Batch input is often used in combination with ragged input to provide information about each batch element, such as the element count of an input for each request in the batch. A batch input is generated by Triton instead of being provided in the request, because the information can only be finalized after the dynamic batch is formed.

Besides element count, there are other batch input kinds that the user can specify, see the protobuf documentation for details.

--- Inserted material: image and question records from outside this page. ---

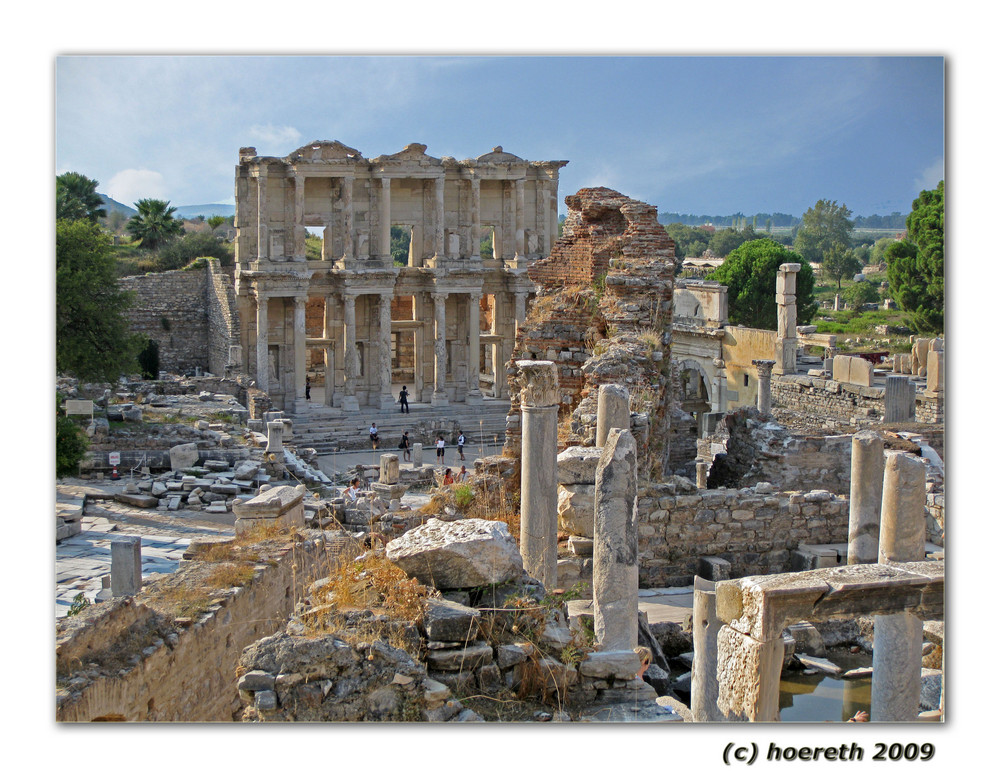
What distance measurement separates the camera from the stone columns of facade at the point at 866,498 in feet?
33.1

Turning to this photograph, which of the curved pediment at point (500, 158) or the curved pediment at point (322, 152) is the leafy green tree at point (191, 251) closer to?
the curved pediment at point (322, 152)

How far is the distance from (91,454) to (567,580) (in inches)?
618

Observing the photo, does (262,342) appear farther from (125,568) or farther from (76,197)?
(125,568)

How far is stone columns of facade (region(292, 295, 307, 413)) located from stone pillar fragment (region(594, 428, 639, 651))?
32529 mm

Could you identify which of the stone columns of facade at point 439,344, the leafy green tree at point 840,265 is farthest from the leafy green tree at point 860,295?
the stone columns of facade at point 439,344

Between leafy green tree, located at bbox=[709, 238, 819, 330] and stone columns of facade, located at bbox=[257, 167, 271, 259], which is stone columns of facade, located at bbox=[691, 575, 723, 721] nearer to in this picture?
stone columns of facade, located at bbox=[257, 167, 271, 259]

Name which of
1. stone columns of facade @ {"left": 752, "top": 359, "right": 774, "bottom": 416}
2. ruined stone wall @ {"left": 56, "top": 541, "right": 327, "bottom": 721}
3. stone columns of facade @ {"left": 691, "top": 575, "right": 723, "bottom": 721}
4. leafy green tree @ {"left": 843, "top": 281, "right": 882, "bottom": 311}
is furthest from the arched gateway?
stone columns of facade @ {"left": 691, "top": 575, "right": 723, "bottom": 721}

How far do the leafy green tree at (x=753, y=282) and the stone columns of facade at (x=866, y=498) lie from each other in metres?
47.2

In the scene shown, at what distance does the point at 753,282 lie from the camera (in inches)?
2234

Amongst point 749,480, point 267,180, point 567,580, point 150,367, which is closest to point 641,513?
point 567,580

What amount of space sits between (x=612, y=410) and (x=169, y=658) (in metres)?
5.40

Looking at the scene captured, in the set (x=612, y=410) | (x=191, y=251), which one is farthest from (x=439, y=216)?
(x=612, y=410)

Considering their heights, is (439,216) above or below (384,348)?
above
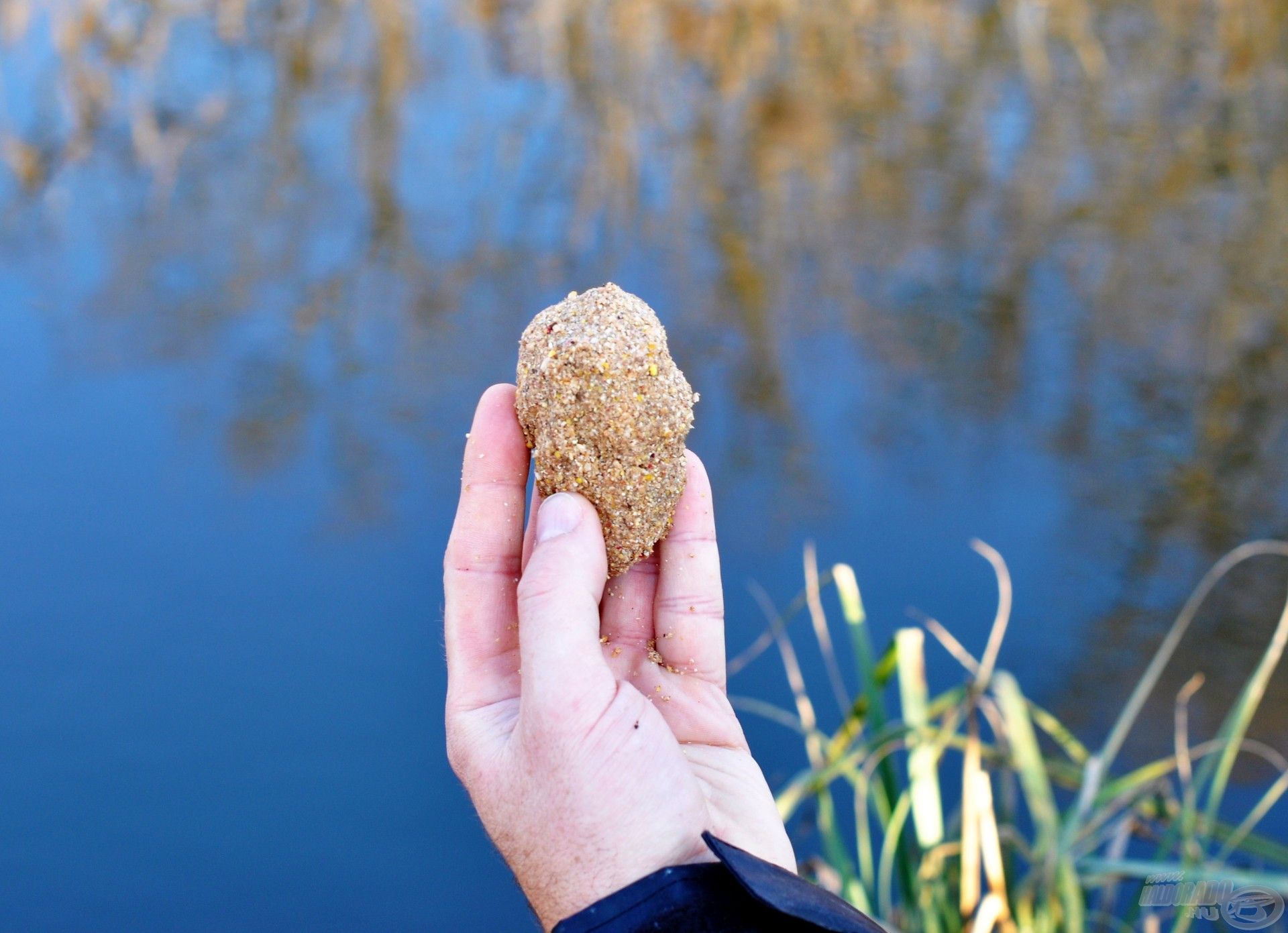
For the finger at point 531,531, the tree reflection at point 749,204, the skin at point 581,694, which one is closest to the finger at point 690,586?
the skin at point 581,694

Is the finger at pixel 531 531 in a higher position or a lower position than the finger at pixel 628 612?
higher

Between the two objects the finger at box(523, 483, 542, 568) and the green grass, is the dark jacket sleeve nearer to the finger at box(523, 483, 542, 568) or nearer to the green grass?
the finger at box(523, 483, 542, 568)

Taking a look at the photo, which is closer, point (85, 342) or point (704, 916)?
point (704, 916)

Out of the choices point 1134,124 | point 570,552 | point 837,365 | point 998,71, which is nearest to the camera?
point 570,552

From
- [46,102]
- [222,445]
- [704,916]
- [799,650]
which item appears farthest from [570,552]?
[46,102]

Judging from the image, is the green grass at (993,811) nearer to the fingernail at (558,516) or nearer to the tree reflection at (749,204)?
the fingernail at (558,516)

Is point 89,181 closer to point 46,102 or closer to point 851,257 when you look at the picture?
point 46,102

Example on Ragged Input and Batch Input

If you have a model that accepts 1 variable length input tensor, INPUT, with shape [ -1, -1 ]. The first dimension is the batch dimension, and the second dimension is the variable-length content. When the client sends 3 requests of shapes [ 1, 3 ], [ 1, 4 ], [ 1, 5 ]. To exploit dynamic batching, the straight-forward way to implement this model would expect INPUT shape [ -1, -1 ] and assume that all inputs were padded to same length so that all requests become shape [ 1, 5 ] and thus Triton can batch and send them to the model as a single [ 3, 5 ] tensor. In this case, there will be overhead on padding the tensor and on extra model computation on the padded content. Below is the input config:

max_batch_size: 16
input [
  {
    name: "INPUT"
    data_type: TYPE_FP32
    dims: [ -1 ]
  }
]

With triton ragged batching, the model will be implemented to expect INPUT shape [ -1 ] and an additional batch input, INDEX, shape [ -1 ] which the model should use to interpret the batch elements in INPUT. For such model, the client requests don't need to be padded and they can be sent as they are (with shapes [ 1, 3 ], [ 1, 4 ], [ 1, 5 ]). The backends discussed above will batch the input into a tensor of shape [ 12 ] which contains the 3 + 4 + 5 concatenation of the requests. Triton also creates the batch input tensor of shape [ 3 ] with value [ 3, 7, 12 ] which gives the offset into the input tensor where each batch element ends. Below is the input config:

max_batch_size: 16
input [
  {
    name: "INPUT"
    data_type: TYPE_FP32
    dims: [ -1 ]
    allow_ragged_batch: true
  }
]
batch_input [
  {
    kind: BATCH_ACCUMULATED_ELEMENT_COUNT
    target_name: "INDEX"
    data_type: TYPE_FP32
    source_input: "INPUT"
  }
]

The above example uses BATCH_ACCUMULATED_ELEMENT_COUNT type of ragged batching. Other types described in protobuf documentation operate similarly.